Ao falar do debate na ONU (Organização das Nações Unidas) sobre a criação do Estado Palestino, que o Brasil, inclusive, defende, o embaixador disse que "Israel está a favor, mas não de uma maneira prematura e unilateral, mas sim como consequência de um acordo de paz, fruto de negociação e diálogo entre israelenses e palestinos".
Ele também justificou os temores de Israel diante do Irã, de quem o Brasil se aproximou durante o governo Luiz Inácio Lula da Silva: "O Irã diz que quer varrer Israel do mapa e ao mesmo tempo quer fazer a bomba atômica.
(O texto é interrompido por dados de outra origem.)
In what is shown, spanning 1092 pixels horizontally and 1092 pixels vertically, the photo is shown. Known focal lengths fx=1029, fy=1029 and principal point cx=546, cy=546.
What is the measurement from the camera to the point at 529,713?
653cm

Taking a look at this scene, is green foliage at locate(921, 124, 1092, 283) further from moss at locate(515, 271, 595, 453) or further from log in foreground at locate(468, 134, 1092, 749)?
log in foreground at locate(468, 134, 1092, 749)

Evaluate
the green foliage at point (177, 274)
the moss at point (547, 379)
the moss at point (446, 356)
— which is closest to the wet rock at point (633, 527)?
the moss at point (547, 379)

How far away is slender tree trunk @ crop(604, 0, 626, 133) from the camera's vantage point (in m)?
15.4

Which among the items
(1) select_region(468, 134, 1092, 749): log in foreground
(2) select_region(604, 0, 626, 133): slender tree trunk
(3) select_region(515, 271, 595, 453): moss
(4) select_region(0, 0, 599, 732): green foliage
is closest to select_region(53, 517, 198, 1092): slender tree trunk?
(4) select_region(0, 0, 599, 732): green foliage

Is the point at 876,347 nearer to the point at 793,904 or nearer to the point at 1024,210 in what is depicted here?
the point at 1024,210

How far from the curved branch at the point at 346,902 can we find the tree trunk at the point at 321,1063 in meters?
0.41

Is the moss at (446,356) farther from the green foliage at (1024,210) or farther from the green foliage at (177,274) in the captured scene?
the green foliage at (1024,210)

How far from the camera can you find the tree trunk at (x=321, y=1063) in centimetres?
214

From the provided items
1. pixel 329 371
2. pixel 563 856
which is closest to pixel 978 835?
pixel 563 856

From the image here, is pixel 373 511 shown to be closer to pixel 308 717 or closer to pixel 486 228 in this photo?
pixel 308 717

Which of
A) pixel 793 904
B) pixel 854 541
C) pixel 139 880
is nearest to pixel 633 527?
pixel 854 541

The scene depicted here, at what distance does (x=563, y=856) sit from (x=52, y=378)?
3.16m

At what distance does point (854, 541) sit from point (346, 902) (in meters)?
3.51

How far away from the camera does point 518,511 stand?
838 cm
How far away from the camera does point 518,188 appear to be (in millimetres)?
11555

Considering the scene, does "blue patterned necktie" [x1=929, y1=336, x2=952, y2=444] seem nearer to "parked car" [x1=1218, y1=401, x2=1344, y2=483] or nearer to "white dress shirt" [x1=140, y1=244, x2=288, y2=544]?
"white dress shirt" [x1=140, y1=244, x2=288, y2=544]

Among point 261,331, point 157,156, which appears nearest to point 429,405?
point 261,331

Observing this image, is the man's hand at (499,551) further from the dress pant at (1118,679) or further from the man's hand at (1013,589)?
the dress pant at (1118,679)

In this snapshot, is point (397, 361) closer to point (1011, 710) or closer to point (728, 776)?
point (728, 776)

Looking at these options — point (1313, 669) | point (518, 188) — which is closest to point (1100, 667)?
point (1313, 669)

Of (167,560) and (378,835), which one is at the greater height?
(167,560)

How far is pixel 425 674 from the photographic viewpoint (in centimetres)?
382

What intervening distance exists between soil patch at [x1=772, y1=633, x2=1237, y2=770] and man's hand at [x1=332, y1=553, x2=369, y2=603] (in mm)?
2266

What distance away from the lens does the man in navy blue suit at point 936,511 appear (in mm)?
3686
O que nós, como israelenses, podemos pensar?"
Diante da ponderação de que o governo iraniano nega a intenção de desenvolver a bomba, ironiza: "Ah, bom! Se você perguntar a um bandido se ele quer te matar, você acha que ele vai dizer sim? Até a ONU desconfia das intenções do Irã."
Segundo Rafael Eldad, Israel não pode cometer erros grandes, "porque eles podem ser fatais": "A guerra no Iraque é horrível, mas ninguém põe em dúvida a existência do Iraque. Já Israel, se perde a batalha ou a guerra, deixa de existir".